Nine years have passed since the development of MECS started, and it has been used in the encoding of several thousand manuscript pages. The TEI guidelines has been available for quite some time, and has been discussed and used extensively by a large number of projects. The amount and range of SGML-based software has increased considerably.

Is there still a need for MECS? Despite the fact that SGML is a far more sophisticated markup language, I believe that the considerations which led me to dismiss SGML nine years ago still apply. 4 MECS is therefore in my eyes still the preferred choice for a project like the Wittgenstein Archives. However, MECS also has obvious shortcomings. If not all, then at least a number of these shortcomings are eliminated in SGML. Unfortunately, conversion from MECS to SGML without loss of information is notoriously difficult, so we cannot have the best of both worlds.

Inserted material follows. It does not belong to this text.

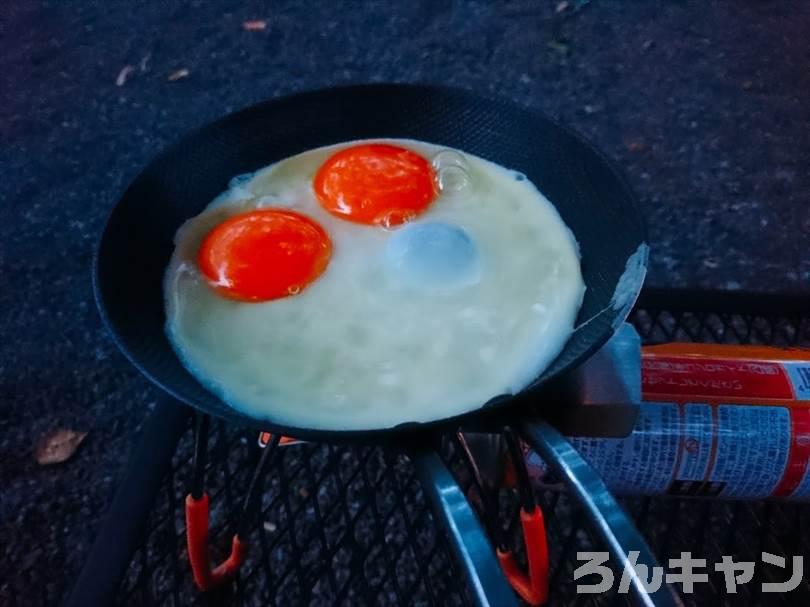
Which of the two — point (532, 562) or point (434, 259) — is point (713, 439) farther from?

One recent development (1997) within the SGML area is particularly interesting. Extensible Markup Language (XML), which has received much attention lately, shares a couple of features with MECS: In XML, empty elements are visibly different from elements with content, and tag omission is not allowed. Consequently, a DTD is not required in XML, and a distinction is made between well-formedness ("valid" without DTD) and validity (valid according to some specific DTD) of documents. In all these respects, XML is therefore closer to MECS than SGML is. 5 (It is also interesting to note that one of the arguments often made in favor of XML is that it is easier to write programs for than SGML is.) However, in one important respect XML poses even greater difficulties than SGML: XML does not include SGML's CONCUR feature. And without CONCUR the conversion of MECS documents seems even more difficult.

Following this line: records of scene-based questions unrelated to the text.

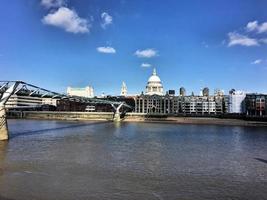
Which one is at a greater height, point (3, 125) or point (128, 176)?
point (3, 125)

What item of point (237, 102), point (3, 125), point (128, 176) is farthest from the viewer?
point (237, 102)

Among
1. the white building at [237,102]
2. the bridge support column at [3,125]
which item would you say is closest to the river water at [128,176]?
the bridge support column at [3,125]

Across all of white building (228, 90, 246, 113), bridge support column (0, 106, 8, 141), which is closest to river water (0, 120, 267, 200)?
bridge support column (0, 106, 8, 141)

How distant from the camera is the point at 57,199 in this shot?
16.6 metres

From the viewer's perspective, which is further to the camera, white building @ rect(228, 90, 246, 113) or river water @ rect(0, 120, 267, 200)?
white building @ rect(228, 90, 246, 113)

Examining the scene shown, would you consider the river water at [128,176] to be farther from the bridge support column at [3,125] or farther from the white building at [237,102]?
the white building at [237,102]

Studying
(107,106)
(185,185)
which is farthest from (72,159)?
(107,106)

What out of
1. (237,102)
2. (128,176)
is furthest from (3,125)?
(237,102)

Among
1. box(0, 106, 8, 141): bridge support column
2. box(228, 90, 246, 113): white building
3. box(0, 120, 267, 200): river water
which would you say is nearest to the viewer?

Some work has been done in order to create a bridge from MECS to SGML. Sunniva Solstrand has developed a method (and a program) for automatically "deducing" DTDs from document instances converted from MECS to SGML ([Solstrand 1994]). Sascha Djuric has proposed a convention for automatically converting elements with overlap to hierarchical structures in a controlled manner ([Djuric 199?]). What remains in particular is a method for converting MECS documents with overlap to concurrent hierarchies by using the SGML CONCUR feature, and SGML software which implements this feature. Methods for MECS to SGML conversion is one of the concerns of an ongoing cooperation between [C. Michael Sperberg-McQueen] and myself.
 

1C. Michael Sperberg-McQueen and I are working on a data structure for MECS similar to that of SGML. This work has been promising, but it is too early to make any final judgement, and no implementation exists.
2[Huitfeldt 1995, p 238]
3The few things which are forbidden or mandatory in MECS are implicitly required by the basic syntax, not explicitly stated.
4Even though the amount of SGML software has increased, no SGML software to my knowledge yet replicates the functionality of the MECS Program Package. In particular, there is still little software that supports the CONCUR feature.
5Strictly speaking, XML is a subset of SGML. Therefore, the comparisons made here are not between a non-SGML system and SGML, but between the SGML subset XML and "full" or "unrestricted" SGML.